Excerpts of spatial question data:
######

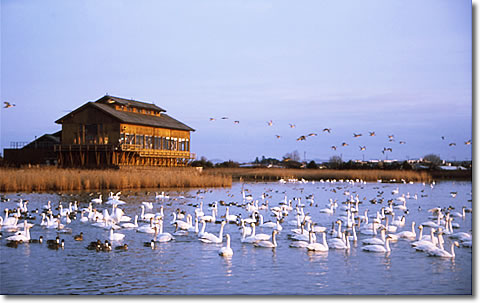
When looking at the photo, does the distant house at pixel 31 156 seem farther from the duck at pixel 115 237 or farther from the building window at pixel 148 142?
the duck at pixel 115 237

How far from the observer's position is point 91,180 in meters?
37.6

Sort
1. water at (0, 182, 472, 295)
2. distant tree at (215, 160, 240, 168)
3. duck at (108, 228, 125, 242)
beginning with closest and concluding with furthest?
water at (0, 182, 472, 295), duck at (108, 228, 125, 242), distant tree at (215, 160, 240, 168)

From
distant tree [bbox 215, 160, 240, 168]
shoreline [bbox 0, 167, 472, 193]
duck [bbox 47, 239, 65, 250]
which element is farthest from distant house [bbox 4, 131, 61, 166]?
duck [bbox 47, 239, 65, 250]

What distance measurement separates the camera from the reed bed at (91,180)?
3369 cm

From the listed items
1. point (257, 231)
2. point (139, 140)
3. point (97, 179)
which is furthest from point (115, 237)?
point (139, 140)

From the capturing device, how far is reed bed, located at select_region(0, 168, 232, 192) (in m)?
33.7

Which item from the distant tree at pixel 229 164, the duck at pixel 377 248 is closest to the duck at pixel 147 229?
the duck at pixel 377 248

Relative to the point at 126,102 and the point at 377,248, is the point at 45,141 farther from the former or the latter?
the point at 377,248

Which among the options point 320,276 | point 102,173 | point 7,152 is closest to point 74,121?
point 7,152

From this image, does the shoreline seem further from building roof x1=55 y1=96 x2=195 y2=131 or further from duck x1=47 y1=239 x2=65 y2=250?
duck x1=47 y1=239 x2=65 y2=250

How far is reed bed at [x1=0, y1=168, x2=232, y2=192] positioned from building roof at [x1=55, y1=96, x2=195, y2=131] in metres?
7.51

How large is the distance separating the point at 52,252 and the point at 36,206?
12.4 m

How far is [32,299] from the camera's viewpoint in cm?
1037

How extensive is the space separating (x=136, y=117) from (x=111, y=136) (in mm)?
4015
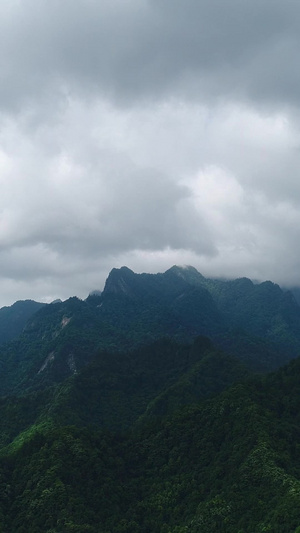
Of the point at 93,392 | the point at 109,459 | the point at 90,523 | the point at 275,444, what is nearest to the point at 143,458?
the point at 109,459

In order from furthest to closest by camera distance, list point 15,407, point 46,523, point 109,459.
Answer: point 15,407, point 109,459, point 46,523

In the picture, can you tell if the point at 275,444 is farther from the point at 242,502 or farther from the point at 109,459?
the point at 109,459

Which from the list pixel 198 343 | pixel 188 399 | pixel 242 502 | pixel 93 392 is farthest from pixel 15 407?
pixel 242 502

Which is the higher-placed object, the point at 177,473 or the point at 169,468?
the point at 169,468

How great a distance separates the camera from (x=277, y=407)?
4267 inches

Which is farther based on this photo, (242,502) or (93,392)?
(93,392)

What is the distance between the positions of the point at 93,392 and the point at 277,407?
6578cm

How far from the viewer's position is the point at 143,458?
106938 millimetres

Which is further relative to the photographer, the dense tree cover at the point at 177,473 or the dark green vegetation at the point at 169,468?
the dark green vegetation at the point at 169,468

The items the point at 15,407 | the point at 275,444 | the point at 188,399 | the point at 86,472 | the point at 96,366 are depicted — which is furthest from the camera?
the point at 96,366

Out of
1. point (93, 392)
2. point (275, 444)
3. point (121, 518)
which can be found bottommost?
point (121, 518)

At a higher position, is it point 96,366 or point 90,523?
point 96,366

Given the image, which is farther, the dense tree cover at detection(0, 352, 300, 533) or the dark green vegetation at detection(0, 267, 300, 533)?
the dark green vegetation at detection(0, 267, 300, 533)

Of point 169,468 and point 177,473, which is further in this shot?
point 169,468
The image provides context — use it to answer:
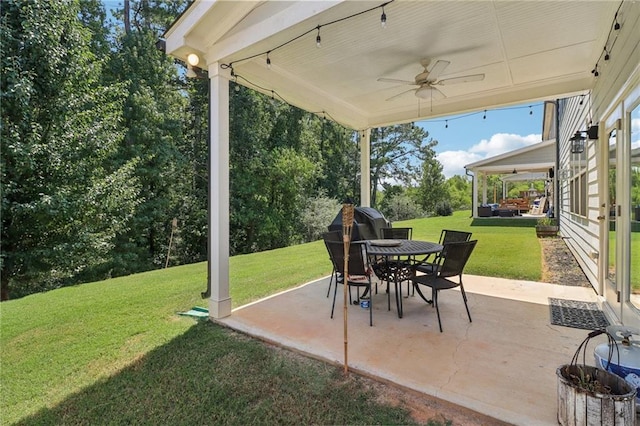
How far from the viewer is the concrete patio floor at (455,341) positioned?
2.09m

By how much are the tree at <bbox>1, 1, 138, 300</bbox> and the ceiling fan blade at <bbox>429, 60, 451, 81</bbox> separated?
781 cm

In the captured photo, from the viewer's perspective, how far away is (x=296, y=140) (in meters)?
17.2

######

Objective
Every line of the data above should be quoted exactly. Omit the pictures.

Output
When looking at the photo, does the distant house at pixel 31 156 seem farther from the duck at pixel 115 237 or farther from the building window at pixel 148 142?
the duck at pixel 115 237

How far from the observer's position is point 91,180 in meters?
37.6

Sort
1. water at (0, 182, 472, 295)
2. distant tree at (215, 160, 240, 168)
3. duck at (108, 228, 125, 242)
beginning with closest and concluding with furthest?
water at (0, 182, 472, 295), duck at (108, 228, 125, 242), distant tree at (215, 160, 240, 168)

From
distant tree [bbox 215, 160, 240, 168]
shoreline [bbox 0, 167, 472, 193]
duck [bbox 47, 239, 65, 250]
which element is farthest from distant house [bbox 4, 131, 61, 166]?
duck [bbox 47, 239, 65, 250]

What distance measurement separates the camera from the reed bed at (91,180)?
3369 cm

From the listed items
1. point (257, 231)
2. point (139, 140)
3. point (97, 179)
which is furthest from point (115, 237)?
point (139, 140)

From the capturing device, how far is reed bed, located at select_region(0, 168, 232, 192) (in m)?
33.7

Which item from the distant tree at pixel 229 164, the duck at pixel 377 248 is closest to the duck at pixel 147 229?
the duck at pixel 377 248

Relative to the point at 126,102 and the point at 377,248, is the point at 45,141 farther from the former or the latter?
the point at 377,248

Which among the options point 320,276 | point 102,173 | point 7,152 is closest to point 74,121?
point 7,152

From this image, does the shoreline seem further from building roof x1=55 y1=96 x2=195 y2=131 or further from duck x1=47 y1=239 x2=65 y2=250?
duck x1=47 y1=239 x2=65 y2=250

How far is reed bed at [x1=0, y1=168, x2=232, y2=192] positioned from building roof at [x1=55, y1=96, x2=195, y2=131] in metres?
7.51

How large is the distance separating the point at 52,252 and the point at 36,206?
12.4 m

How far is [32,299] from the camera's viewpoint in cm?
1037

How extensive is the space separating (x=136, y=117) from (x=111, y=136) (in mm)?
4015
Of the point at 93,392 | the point at 109,459 | the point at 90,523 | the point at 275,444, what is nearest to the point at 143,458?
the point at 109,459

In order from furthest to closest by camera distance, list point 15,407, point 46,523, point 109,459.
Answer: point 15,407, point 109,459, point 46,523

In the picture, can you tell if the point at 275,444 is farther from the point at 242,502 or farther from the point at 109,459?
the point at 109,459

Which from the list pixel 198 343 | pixel 188 399 | pixel 242 502 | pixel 93 392 is farthest from pixel 15 407?
pixel 242 502

Which is the higher-placed object, the point at 177,473 or the point at 169,468?
the point at 169,468

How great a distance separates the camera from (x=277, y=407)?
4267 inches

Which is farther based on this photo, (242,502) or (93,392)?
(93,392)

What is the distance between the positions of the point at 93,392 and the point at 277,407?
6578cm

How far from the viewer's position is the point at 143,458?
106938 millimetres

Which is further relative to the photographer, the dense tree cover at the point at 177,473 or the dark green vegetation at the point at 169,468?
the dark green vegetation at the point at 169,468

The items the point at 15,407 | the point at 275,444 | the point at 188,399 | the point at 86,472 | the point at 96,366 are depicted — which is furthest from the camera?
the point at 96,366

Out of
1. point (93, 392)
2. point (275, 444)
3. point (121, 518)
which can be found bottommost?
point (121, 518)

At a higher position, is it point 96,366 or point 90,523?
point 96,366

Given the image, which is farther, the dense tree cover at detection(0, 352, 300, 533) or the dark green vegetation at detection(0, 267, 300, 533)?
the dark green vegetation at detection(0, 267, 300, 533)

Of point 169,468 and point 177,473, which is further in this shot?
point 169,468
The image provides context — use it to answer:
How far from the viewer is the concrete patio floor at (455,341) positioned?
2.09m

By how much are the tree at <bbox>1, 1, 138, 300</bbox> and the ceiling fan blade at <bbox>429, 60, 451, 81</bbox> separated?
781 cm

In the captured photo, from the viewer's perspective, how far away is (x=296, y=140) (in meters)?
17.2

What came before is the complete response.